Wednesday, November 29, 2006

Steelers Having Protection Problems


Wednesday, November 29, 2006
By Ed Bouchette, Pittsburgh Post-Gazette


Add another goal for the Steelers as they play out the string of five games: Do not let the quarterback get maimed.

How to keep Ben Roethlisberger healthy, happy and upright the rest of the season is a job that will fall on many people, including the quarterback.

NFL defenses sacked Roethlisberger 36 times in the 10 games he played. That's six more times than he was sacked last season and 13 times more than he was decked as a rookie.

Only one Steelers quarterback was sacked more in a season in the previous dozen years and that was Tommy Maddox, who was sacked 41 times in 2003 (Neil O'Donnell also was sacked 41 times in 1993). Only two Steelers quarterbacks have been sacked more often since the 1970 NFL merger -- Bubby Brister 45 times in 1989 and Cliff Stoudt 51 times in 1983.

At Roethlisberger's rate of 3.6 sacks per game played, he would hit the team's modern-day record in the next five games -- if he can last that long. He's listed as probable this week with an injury that came when halfback Willie Parker blew a blocking assignment and linebacker Bart Scott blew into Roethlisberger, bruising his chest. Roethlisberger left for one play but returned to finish the game.

"Ben wanted to be out there," Steelers coach Bill Cowher said. "It's one of those situations where you don't want to not be out there with the rest of your teammates who are out there fighting and battling. There's a lot to be said about that. ... I wasn't going to put him out there if there were risks medically. He fought through it like everybody else fought through it."

Scott's was the most brutal of Baltimore's nine sacks of Roethlisberger. That tied a Steelers record since the sack became an official stat in 1982 (12 is the team's unofficial record).
"The big hit he took, we actually repped that in practice," Cowher said. "Willie stepped up instead of stepping out. He should have taken the guy coming off the corner. Willie should have had it protected."

Roethlisberger took the blame for many of Sunday's sacks and Cowher tended to agree with him. He said he missed some "hot" routes, where a receiver will recognize a blitz and break off his route so the quarterback can get off a quick pass and avoid the sack.

"We didn't take advantage of that," Cowher said. "It's a risk-reward kind of thing. They took the risk but they got all of the reward. We really didn't hit the opportunities we had to make some big plays when we did that.

"There are other times where he should have thrown the ball away before he took the hit. There was a combination of all of those things."

The best way to protect the quarterback, though, is with a good running game and the Steelers have not had that consistently this season. Parker ranks third in the AFC with 915 yards and has a 4.4-yard average but the Steelers are only 17th in the NFL with 107.6 yards per game. They have run just 39.7 percent of the time, down from 57.2 percent last season.

"There's no question we've got to do that more effectively," Cowher said. "We've been playing a lot of catch-up and getting behind early. You want to stay with the running game and we probably abandoned it a little too soon the other day. I think the biggest thing is trying to put ourselves in the situation where we're not playing from behind the entire day."

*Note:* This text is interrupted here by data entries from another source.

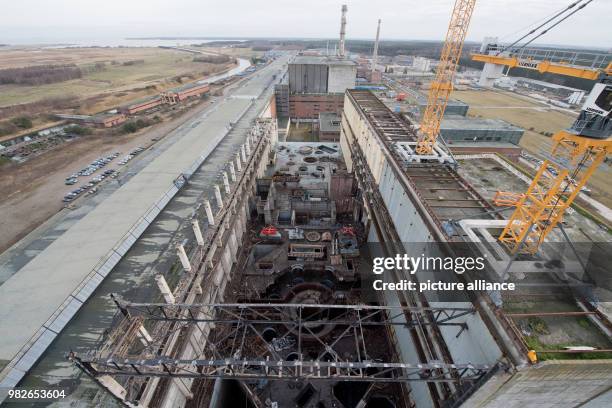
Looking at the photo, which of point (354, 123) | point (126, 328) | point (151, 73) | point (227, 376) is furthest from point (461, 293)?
point (151, 73)

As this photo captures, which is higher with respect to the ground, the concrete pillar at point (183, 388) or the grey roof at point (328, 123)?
the grey roof at point (328, 123)

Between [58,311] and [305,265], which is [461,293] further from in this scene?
[58,311]

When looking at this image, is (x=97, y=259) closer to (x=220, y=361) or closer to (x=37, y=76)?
(x=220, y=361)

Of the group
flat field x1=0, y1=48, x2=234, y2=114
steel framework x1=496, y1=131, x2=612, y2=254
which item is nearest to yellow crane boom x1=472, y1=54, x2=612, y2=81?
steel framework x1=496, y1=131, x2=612, y2=254

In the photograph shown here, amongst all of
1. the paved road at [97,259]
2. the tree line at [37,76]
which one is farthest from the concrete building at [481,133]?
the tree line at [37,76]

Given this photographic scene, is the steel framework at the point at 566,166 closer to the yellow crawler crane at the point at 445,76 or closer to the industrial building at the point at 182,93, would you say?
the yellow crawler crane at the point at 445,76

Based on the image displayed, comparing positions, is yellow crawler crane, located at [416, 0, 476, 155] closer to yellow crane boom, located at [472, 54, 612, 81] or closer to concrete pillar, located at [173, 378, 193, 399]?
yellow crane boom, located at [472, 54, 612, 81]
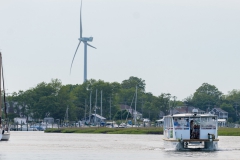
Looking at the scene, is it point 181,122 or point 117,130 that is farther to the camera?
point 117,130

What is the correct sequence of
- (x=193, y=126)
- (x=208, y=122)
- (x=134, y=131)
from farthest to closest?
(x=134, y=131)
(x=208, y=122)
(x=193, y=126)

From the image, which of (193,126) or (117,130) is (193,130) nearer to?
(193,126)

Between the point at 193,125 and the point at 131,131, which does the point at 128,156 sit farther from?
the point at 131,131

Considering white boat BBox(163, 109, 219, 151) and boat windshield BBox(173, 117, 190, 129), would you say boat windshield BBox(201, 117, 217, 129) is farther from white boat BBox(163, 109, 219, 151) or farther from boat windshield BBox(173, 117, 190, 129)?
boat windshield BBox(173, 117, 190, 129)

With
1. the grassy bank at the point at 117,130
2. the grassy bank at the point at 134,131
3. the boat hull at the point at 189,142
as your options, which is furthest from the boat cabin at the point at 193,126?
the grassy bank at the point at 117,130

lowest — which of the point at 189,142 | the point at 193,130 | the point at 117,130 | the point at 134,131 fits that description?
the point at 189,142

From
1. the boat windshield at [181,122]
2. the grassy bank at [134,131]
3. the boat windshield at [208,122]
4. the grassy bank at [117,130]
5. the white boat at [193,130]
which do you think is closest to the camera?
the white boat at [193,130]

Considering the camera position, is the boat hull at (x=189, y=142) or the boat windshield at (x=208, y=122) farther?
the boat windshield at (x=208, y=122)

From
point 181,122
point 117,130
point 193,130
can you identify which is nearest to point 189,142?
point 193,130

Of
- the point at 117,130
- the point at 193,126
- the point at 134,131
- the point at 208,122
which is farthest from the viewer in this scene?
the point at 117,130

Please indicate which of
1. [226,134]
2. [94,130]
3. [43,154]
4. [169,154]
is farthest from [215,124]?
[94,130]

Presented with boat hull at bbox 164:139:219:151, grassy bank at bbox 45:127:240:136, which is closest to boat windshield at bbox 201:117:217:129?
boat hull at bbox 164:139:219:151

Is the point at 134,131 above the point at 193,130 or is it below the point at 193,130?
above

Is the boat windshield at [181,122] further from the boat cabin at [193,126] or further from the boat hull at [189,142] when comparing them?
the boat hull at [189,142]
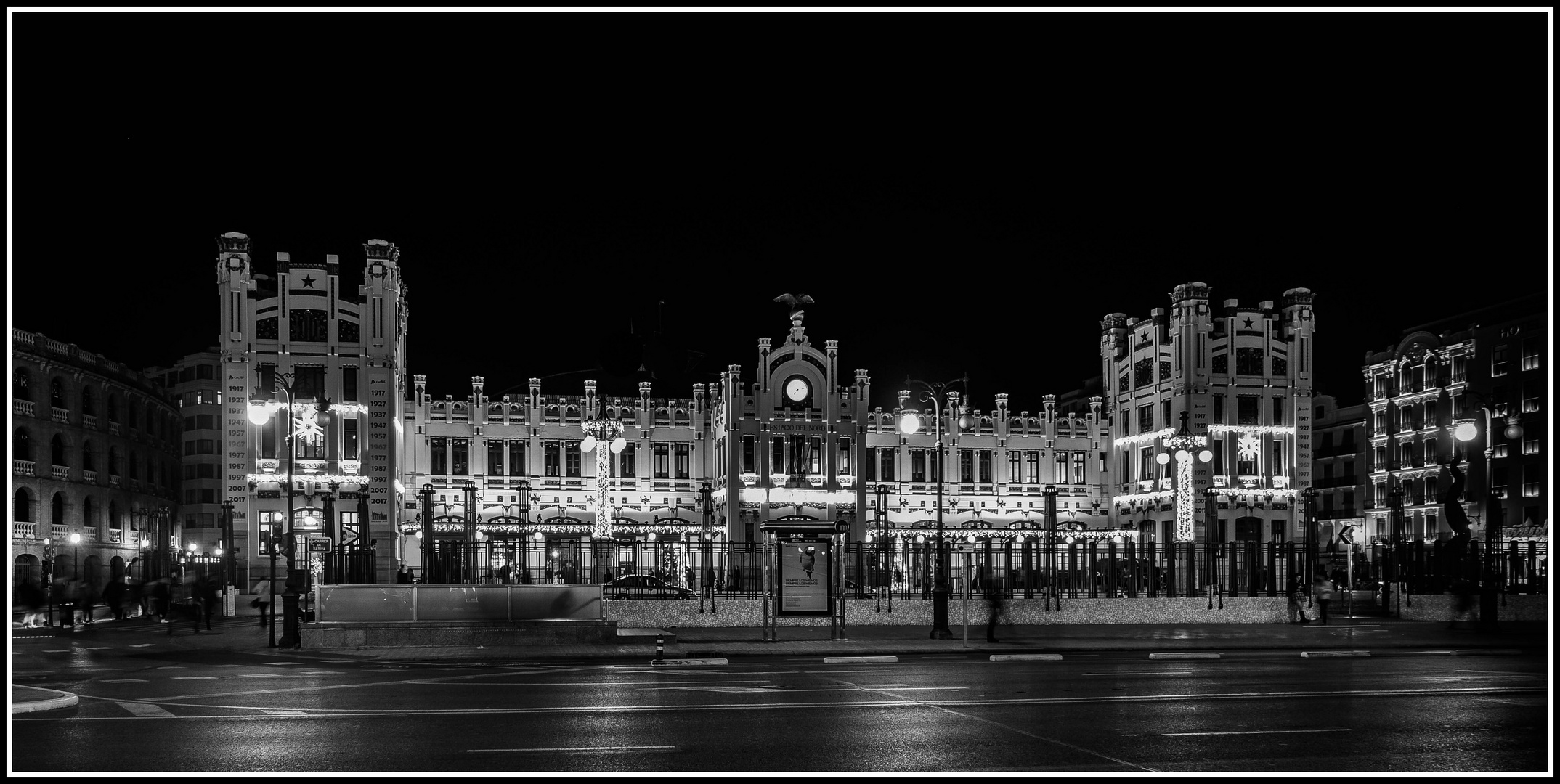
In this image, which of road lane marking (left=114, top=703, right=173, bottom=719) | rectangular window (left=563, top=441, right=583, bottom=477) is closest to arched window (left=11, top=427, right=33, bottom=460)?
rectangular window (left=563, top=441, right=583, bottom=477)

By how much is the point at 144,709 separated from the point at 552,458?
6942 centimetres

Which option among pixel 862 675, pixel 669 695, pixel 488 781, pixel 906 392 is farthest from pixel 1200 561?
pixel 906 392

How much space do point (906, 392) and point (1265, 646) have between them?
192 feet

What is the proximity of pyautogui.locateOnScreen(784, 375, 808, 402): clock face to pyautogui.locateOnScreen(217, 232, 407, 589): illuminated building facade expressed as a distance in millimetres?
21590

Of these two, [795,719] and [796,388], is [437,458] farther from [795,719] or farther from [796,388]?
[795,719]

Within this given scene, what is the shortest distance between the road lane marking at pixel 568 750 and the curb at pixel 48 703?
618cm

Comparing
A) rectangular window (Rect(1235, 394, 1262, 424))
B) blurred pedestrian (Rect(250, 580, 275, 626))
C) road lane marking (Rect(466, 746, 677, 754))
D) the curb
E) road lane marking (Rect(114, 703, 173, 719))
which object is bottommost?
blurred pedestrian (Rect(250, 580, 275, 626))

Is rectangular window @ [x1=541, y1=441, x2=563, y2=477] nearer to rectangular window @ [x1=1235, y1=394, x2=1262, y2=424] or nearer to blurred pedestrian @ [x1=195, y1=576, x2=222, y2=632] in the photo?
rectangular window @ [x1=1235, y1=394, x2=1262, y2=424]

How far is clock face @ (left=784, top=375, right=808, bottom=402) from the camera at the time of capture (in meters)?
86.3

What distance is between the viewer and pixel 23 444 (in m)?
63.3

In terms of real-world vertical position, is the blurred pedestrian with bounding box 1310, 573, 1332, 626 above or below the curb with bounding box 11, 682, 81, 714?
below

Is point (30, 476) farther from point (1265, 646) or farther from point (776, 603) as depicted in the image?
point (1265, 646)

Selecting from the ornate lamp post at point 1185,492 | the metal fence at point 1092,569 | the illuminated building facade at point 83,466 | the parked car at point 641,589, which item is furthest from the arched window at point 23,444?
the ornate lamp post at point 1185,492

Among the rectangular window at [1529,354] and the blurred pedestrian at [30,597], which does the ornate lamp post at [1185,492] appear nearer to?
the rectangular window at [1529,354]
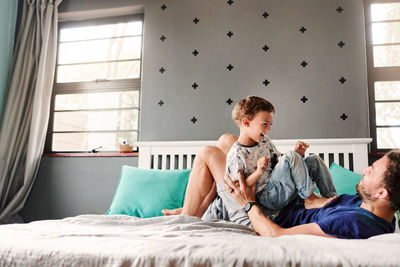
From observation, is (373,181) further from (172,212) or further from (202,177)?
(172,212)

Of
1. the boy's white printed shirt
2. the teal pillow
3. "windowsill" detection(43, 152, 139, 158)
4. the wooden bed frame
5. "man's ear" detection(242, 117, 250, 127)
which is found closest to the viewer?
the boy's white printed shirt

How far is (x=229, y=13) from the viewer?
2.75 meters

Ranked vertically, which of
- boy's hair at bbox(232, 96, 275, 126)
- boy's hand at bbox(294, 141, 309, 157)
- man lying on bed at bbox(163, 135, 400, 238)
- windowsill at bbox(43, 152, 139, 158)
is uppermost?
boy's hair at bbox(232, 96, 275, 126)

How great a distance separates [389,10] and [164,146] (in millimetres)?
2038

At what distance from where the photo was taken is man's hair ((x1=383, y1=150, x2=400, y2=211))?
104cm

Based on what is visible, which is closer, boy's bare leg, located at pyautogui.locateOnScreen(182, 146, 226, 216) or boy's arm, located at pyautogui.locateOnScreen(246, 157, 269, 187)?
boy's arm, located at pyautogui.locateOnScreen(246, 157, 269, 187)

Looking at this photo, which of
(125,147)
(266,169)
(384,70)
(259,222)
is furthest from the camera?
(125,147)

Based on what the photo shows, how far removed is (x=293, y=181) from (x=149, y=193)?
0.92m

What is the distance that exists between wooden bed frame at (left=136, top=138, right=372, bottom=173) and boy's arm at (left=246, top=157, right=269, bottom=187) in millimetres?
983

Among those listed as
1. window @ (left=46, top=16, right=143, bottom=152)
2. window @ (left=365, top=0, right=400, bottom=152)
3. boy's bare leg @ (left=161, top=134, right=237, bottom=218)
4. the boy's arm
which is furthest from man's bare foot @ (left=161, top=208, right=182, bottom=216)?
window @ (left=365, top=0, right=400, bottom=152)

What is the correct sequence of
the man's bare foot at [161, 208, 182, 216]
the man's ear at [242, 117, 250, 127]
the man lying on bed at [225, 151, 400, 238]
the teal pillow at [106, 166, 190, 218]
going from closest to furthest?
the man lying on bed at [225, 151, 400, 238] → the man's ear at [242, 117, 250, 127] → the man's bare foot at [161, 208, 182, 216] → the teal pillow at [106, 166, 190, 218]

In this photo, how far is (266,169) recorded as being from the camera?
1516 millimetres

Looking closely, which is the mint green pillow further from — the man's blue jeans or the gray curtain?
the gray curtain

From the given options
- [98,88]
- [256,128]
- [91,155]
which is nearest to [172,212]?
[256,128]
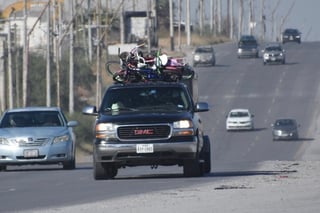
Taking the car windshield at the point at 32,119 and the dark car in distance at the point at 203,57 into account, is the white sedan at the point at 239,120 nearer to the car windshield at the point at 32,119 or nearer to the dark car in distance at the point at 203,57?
the dark car in distance at the point at 203,57

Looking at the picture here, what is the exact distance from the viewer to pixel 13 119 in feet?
105

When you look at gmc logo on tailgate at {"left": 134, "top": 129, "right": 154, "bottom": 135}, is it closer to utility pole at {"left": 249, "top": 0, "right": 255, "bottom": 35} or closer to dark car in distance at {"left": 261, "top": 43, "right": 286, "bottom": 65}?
dark car in distance at {"left": 261, "top": 43, "right": 286, "bottom": 65}

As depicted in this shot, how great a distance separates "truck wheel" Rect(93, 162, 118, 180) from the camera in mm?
24641

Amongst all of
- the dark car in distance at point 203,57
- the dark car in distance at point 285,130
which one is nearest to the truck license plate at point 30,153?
the dark car in distance at point 285,130

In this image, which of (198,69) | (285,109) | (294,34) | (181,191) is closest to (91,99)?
(285,109)

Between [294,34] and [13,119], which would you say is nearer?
[13,119]

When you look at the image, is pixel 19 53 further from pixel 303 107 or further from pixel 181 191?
pixel 181 191

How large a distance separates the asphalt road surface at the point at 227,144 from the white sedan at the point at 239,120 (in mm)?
438

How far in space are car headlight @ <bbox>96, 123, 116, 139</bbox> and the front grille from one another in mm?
110

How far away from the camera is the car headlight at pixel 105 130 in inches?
952

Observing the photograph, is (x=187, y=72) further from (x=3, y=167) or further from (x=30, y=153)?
(x=3, y=167)

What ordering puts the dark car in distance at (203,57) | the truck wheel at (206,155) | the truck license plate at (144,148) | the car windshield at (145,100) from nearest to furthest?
the truck license plate at (144,148) → the car windshield at (145,100) → the truck wheel at (206,155) → the dark car in distance at (203,57)

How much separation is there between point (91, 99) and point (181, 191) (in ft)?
226

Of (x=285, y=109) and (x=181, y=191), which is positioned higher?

A look at what transpired on offense in the first quarter in Baltimore shows the problems the Steelers had: Two passes on the first series around a 2-yard loss by Parker; a 12-yard run by Parker to start their second series, followed by two Parker runs for no gain and an incomplete pass; two runs by Parker for a total of 5 yards on the third series along with four passes and a sack for minus-11 yards.

The lack of production on first downs often left the Steelers with third-and-long and the Ravens blitzing.

"When you look at the third downs in the first half, we were 0 of 5," Cowher said. "But we didn't have one third down that was less than 10 yards. We had sacks. We had no-yard gains on first and second downs. Then we had three consecutive sacks on second down that led to third-and-longs.

"There's no question that you need just to get positive yards, just to get it back to manageable situations. Otherwise you're getting third downs and you're seeing us complete a 14-yard pass on third-and-19 because you just can't hold the ball against that type of team in that situation long enough to be able to get that many yards.

"There's no question, first and second down has a lot to do with that."